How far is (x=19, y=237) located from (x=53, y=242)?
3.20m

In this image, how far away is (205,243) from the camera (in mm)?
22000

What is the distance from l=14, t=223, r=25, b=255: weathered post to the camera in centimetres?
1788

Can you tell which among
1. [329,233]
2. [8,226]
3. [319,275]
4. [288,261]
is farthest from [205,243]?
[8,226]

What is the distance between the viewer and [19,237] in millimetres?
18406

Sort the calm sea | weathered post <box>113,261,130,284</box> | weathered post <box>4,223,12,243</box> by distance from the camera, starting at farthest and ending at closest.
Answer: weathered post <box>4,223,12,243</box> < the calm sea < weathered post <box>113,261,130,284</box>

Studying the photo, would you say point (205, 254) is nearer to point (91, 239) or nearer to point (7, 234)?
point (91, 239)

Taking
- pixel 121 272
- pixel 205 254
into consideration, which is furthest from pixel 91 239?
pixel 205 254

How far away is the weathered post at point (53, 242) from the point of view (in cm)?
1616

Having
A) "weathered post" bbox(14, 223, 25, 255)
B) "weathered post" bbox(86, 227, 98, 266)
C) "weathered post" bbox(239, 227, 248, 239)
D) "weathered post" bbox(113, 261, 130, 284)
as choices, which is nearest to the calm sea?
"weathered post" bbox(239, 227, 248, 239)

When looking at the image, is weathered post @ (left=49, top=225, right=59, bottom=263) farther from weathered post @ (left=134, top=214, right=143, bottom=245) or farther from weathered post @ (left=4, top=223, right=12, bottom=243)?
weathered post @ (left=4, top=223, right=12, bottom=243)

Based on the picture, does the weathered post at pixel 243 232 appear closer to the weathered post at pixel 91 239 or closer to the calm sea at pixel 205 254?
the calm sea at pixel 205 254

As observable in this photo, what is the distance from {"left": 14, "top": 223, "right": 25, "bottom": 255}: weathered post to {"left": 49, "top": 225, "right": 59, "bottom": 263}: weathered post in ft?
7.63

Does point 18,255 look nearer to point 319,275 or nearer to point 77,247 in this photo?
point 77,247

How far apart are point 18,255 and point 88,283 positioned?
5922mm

Your task:
Put the lines above, from the one containing "As observable in" through the last line, into a two-column CSV with the columns text and answer. Give one row for each line with its answer, and put each value in a single quoted field with any line breaks turned into spaces.

Answer:
text,answer
"As observable in this photo, what is the distance from {""left"": 14, ""top"": 223, ""right"": 25, ""bottom"": 255}: weathered post to {""left"": 49, ""top"": 225, ""right"": 59, ""bottom"": 263}: weathered post in ft?","7.63"
"Does point 18,255 look nearer to point 319,275 or nearer to point 77,247 in this photo?","point 77,247"
"How far apart are point 18,255 and point 88,283 positioned?","5922mm"